Understanding socket basics

Understanding socket basics - sockets

I've been reading up on basic network programming, but am having a difficult time finding a straight-forward explanation for what exactly and socket is, and how it relates to either the OSI or TCP/IP stack.
Can someone explain to me what a socket is? Is it a programmer- or API-defined data structure, or is it a hardware device on a network card?
What layers of the mentioned network models deal with "raw" sockets? Transport layer? Network layer?
In terms of the data they pass between them, are socket text-based or binary?
Is there an alternative to sockets-based network programming? Or do all networked applications use some form of socket?
If I can get this much I should have a pretty clear understanding of everything else I'm reading. Thanks for any help!

Short answers:
Socket is an abstraction of an IP connection endpoint - so if you think of it as an API structure, you are not very far off.

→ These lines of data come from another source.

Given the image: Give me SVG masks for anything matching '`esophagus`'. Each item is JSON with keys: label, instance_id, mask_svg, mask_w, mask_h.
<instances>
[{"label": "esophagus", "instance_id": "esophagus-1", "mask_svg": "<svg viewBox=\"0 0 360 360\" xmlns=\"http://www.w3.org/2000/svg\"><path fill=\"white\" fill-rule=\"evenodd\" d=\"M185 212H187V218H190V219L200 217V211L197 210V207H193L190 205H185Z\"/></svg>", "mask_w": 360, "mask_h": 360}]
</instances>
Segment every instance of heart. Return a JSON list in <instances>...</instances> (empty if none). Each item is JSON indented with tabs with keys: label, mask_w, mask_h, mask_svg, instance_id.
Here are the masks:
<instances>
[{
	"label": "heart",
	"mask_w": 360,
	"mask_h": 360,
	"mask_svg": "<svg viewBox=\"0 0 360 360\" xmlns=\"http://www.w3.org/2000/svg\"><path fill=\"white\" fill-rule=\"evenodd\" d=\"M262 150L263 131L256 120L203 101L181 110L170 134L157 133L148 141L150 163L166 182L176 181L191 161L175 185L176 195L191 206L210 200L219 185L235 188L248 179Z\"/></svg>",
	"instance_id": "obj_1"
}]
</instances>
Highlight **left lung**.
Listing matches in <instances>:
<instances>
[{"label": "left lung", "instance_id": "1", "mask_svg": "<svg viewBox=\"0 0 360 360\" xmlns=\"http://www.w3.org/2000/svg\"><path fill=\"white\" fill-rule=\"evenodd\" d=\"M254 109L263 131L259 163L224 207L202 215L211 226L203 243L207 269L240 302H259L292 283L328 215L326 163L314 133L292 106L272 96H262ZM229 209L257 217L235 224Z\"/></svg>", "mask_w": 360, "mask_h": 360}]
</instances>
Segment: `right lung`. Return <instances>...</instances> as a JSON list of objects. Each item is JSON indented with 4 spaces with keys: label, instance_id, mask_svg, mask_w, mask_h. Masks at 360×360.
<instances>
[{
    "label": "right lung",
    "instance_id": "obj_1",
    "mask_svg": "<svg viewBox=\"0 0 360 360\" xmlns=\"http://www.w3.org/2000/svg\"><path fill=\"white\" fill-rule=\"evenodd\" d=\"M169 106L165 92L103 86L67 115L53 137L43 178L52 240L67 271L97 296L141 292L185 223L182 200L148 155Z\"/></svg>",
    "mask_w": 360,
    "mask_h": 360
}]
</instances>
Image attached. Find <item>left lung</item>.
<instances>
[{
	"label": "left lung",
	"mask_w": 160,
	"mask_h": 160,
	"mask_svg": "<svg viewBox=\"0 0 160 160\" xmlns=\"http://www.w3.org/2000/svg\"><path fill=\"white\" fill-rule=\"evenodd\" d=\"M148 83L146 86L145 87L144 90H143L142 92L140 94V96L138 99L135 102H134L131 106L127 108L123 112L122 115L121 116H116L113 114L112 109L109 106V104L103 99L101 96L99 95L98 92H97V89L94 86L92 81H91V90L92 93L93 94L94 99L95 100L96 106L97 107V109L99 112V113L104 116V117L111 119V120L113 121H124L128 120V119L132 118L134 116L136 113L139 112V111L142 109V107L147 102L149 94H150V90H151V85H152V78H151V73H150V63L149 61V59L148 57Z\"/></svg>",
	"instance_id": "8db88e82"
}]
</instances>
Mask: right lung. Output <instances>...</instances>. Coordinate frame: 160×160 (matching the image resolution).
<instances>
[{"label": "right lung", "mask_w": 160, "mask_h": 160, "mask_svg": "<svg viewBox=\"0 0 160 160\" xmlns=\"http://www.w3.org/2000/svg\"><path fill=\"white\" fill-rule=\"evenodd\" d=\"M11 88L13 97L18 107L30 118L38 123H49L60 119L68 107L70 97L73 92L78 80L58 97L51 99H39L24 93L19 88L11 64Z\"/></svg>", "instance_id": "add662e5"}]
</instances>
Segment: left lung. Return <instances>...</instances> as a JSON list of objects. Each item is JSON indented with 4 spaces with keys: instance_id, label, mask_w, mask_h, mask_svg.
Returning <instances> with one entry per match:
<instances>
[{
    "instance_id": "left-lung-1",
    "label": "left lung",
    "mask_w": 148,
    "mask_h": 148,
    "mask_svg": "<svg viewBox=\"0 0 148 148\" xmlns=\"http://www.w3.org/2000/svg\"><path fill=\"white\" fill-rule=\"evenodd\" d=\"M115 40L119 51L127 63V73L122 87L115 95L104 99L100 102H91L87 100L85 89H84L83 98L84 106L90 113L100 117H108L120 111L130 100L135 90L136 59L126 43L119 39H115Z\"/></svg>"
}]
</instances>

Please do read http://en.wikipedia.org/wiki/Internet_socket
Internet layer i.e. IP Protocol. In practice you usually use explicitly sockets that bind to a certain transport layer parameters (datagram/UDP or stream/TCP)
Sockets send data, in network byte order - whether it is text or binary, depends on the upper layer protocol.
Theoretically, probably yes - but in practice all IP traffic is done using 'sockets'

Socket is a software mechanism provided by the operating system. Like its name implies, you can think of it like an "electrical outlet" or some electrical connector, even though socket is not a physical device, but a software mechanism. In real world when you have two electrical connectors, you can connect them with a wire. In the same way in network programming you can create one socket on one computer and another socket on another computer and then connect those sockets. And when you write data to one of them, you receive it on the other one. There are also a few different kinds of sockets. For example if you are programming a server software, you want to have a listening socket which never sends or receives actual data but only listens for and accepts incoming connections and creates a new socket for each new connection.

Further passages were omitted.